The exercise = Copy out the entries that follow word for word, each one kept whole and in its original order.

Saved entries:

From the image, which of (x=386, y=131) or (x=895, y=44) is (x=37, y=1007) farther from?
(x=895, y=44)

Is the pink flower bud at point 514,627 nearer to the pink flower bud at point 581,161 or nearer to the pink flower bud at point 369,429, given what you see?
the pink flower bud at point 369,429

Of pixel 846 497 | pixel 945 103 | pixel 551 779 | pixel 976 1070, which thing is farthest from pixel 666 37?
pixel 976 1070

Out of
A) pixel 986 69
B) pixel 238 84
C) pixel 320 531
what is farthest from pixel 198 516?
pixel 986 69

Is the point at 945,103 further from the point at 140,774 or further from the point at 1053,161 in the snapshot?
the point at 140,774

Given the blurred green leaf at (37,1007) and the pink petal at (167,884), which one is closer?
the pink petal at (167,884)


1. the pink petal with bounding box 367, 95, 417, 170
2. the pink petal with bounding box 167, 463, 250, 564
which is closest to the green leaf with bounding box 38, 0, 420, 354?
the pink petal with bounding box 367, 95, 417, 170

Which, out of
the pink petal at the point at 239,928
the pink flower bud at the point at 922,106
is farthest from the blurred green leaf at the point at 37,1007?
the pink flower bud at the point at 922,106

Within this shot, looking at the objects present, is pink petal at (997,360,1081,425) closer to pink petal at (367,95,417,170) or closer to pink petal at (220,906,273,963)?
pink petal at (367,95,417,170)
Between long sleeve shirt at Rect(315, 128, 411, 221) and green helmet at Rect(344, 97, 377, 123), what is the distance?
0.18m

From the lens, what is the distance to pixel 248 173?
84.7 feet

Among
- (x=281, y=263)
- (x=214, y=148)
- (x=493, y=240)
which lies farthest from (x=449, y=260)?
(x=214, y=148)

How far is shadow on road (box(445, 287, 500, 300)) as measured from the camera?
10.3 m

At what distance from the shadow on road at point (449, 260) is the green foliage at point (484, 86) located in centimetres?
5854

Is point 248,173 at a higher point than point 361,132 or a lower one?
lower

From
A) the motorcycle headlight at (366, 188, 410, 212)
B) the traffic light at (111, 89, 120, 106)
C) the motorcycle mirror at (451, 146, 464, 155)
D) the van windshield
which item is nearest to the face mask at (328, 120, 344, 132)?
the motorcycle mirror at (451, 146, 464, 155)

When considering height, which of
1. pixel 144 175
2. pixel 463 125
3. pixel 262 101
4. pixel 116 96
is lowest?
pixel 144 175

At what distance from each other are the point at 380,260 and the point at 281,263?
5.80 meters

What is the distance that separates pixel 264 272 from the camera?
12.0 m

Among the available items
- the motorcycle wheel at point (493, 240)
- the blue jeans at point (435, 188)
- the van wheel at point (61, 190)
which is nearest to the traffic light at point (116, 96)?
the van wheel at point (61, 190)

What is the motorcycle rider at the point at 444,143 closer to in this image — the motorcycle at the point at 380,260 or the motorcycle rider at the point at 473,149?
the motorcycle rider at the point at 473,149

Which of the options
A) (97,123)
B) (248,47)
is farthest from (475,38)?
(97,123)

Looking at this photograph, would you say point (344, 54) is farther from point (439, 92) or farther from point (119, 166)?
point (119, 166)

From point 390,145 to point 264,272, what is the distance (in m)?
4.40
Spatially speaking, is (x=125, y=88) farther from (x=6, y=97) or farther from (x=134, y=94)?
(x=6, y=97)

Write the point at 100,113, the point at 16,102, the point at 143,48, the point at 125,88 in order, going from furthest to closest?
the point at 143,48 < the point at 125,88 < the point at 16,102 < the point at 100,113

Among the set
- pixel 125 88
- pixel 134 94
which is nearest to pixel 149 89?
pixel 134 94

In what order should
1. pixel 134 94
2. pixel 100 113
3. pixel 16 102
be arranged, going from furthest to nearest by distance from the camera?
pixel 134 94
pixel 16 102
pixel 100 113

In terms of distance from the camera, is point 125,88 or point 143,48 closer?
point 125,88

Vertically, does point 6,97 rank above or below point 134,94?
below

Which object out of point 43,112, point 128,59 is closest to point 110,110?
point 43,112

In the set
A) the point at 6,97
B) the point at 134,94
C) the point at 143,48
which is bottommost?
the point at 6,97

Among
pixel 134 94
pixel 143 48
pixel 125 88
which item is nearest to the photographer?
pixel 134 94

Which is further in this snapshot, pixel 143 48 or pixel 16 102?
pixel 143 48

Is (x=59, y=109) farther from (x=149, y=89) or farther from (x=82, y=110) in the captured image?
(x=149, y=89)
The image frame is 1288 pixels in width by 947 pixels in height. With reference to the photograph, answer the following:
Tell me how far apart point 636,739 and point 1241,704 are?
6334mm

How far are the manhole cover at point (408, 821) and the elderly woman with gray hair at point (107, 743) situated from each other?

Response to this exercise =
From the image, which of (x=386, y=131) or (x=895, y=44) is (x=37, y=1007) farther from?
(x=895, y=44)

Is the pink flower bud at point 514,627 nearer to the pink flower bud at point 581,161 or nearer to the pink flower bud at point 369,429, given what you see?
the pink flower bud at point 369,429

Of pixel 846 497 | pixel 945 103 | pixel 551 779 | pixel 976 1070, which thing is farthest from pixel 666 37?
pixel 976 1070

Out of
A) pixel 986 69
B) pixel 238 84
C) pixel 320 531
what is farthest from pixel 198 516?
pixel 986 69

Is the point at 945,103 further from the point at 140,774 or further from the point at 1053,161 in the snapshot?
the point at 140,774

Given the blurred green leaf at (37,1007) and the pink petal at (167,884), which one is closer?
the pink petal at (167,884)


1. the pink petal with bounding box 367, 95, 417, 170
2. the pink petal with bounding box 167, 463, 250, 564
which is closest to the green leaf with bounding box 38, 0, 420, 354?
the pink petal with bounding box 367, 95, 417, 170

Which, out of
the pink petal at the point at 239,928
the pink flower bud at the point at 922,106
is farthest from the blurred green leaf at the point at 37,1007?
the pink flower bud at the point at 922,106

Within this shot, looking at the objects present, is pink petal at (997,360,1081,425) closer to pink petal at (367,95,417,170) or closer to pink petal at (220,906,273,963)?
pink petal at (367,95,417,170)
Between long sleeve shirt at Rect(315, 128, 411, 221) and green helmet at Rect(344, 97, 377, 123), what is the distance?
0.18m

From the lens, what is the distance to pixel 248 173?
84.7 feet

Among
- (x=281, y=263)
- (x=214, y=148)
- (x=493, y=240)
which lies farthest from (x=449, y=260)?
(x=214, y=148)

How far is shadow on road (box(445, 287, 500, 300)) as measured from the camera?
10.3 m

At what distance from the shadow on road at point (449, 260) is the green foliage at point (484, 86) located in centimetres?
5854

Is point 248,173 at a higher point than point 361,132 or a lower one?
lower

From
A) the motorcycle headlight at (366, 188, 410, 212)
B) the traffic light at (111, 89, 120, 106)
C) the motorcycle mirror at (451, 146, 464, 155)
D) the van windshield
which item is nearest to the face mask at (328, 120, 344, 132)?
the motorcycle mirror at (451, 146, 464, 155)

When considering height, which of
1. pixel 144 175
2. pixel 463 125
3. pixel 262 101
4. pixel 116 96
is lowest?
pixel 144 175

At what distance from each other are the point at 380,260 and the point at 281,263?
5.80 meters

What is the distance that separates pixel 264 272 from the camera?
12.0 m

Among the available items
- the motorcycle wheel at point (493, 240)
- the blue jeans at point (435, 188)
- the van wheel at point (61, 190)
which is nearest to the traffic light at point (116, 96)?
the van wheel at point (61, 190)

What is the motorcycle rider at the point at 444,143 closer to in this image — the motorcycle at the point at 380,260 or the motorcycle rider at the point at 473,149?
the motorcycle rider at the point at 473,149

Which of the options
A) (97,123)
B) (248,47)
is farthest from (475,38)?
(97,123)

Looking at this photograph, would you say point (344, 54) is farther from point (439, 92) or farther from point (119, 166)?
point (119, 166)

From point 390,145 to point 264,272, what is the distance (in m)?
4.40
Spatially speaking, is (x=125, y=88) farther from (x=6, y=97) or farther from (x=134, y=94)?
(x=6, y=97)

Write the point at 100,113, the point at 16,102, the point at 143,48, the point at 125,88 in order, going from furthest to closest?
the point at 143,48 < the point at 125,88 < the point at 16,102 < the point at 100,113

Among the set
- pixel 125 88
- pixel 134 94
which is nearest to pixel 149 89?
pixel 134 94

In what order should
1. pixel 134 94
2. pixel 100 113
3. pixel 16 102
be arranged, going from furthest to nearest by distance from the camera?
pixel 134 94
pixel 16 102
pixel 100 113

In terms of distance from the camera, is point 125,88 or point 143,48 closer?
point 125,88

Vertically, does point 6,97 rank above or below point 134,94?
below

Which object out of point 43,112, point 128,59 is closest to point 110,110?
point 43,112

In the set
A) the point at 6,97
B) the point at 134,94
C) the point at 143,48
which is bottommost?
the point at 6,97

Among
pixel 134 94
pixel 143 48
pixel 125 88
which item is nearest to the photographer?
pixel 134 94

Which is further in this snapshot, pixel 143 48 or pixel 16 102?
pixel 143 48

Is (x=59, y=109) farther from (x=149, y=89) or farther from (x=82, y=110) in the captured image?
(x=149, y=89)
The image frame is 1288 pixels in width by 947 pixels in height. With reference to the photograph, answer the following:
Tell me how far apart point 636,739 and point 1241,704 are?
6334mm

How far are the manhole cover at point (408, 821) and the elderly woman with gray hair at point (107, 743) situated from each other?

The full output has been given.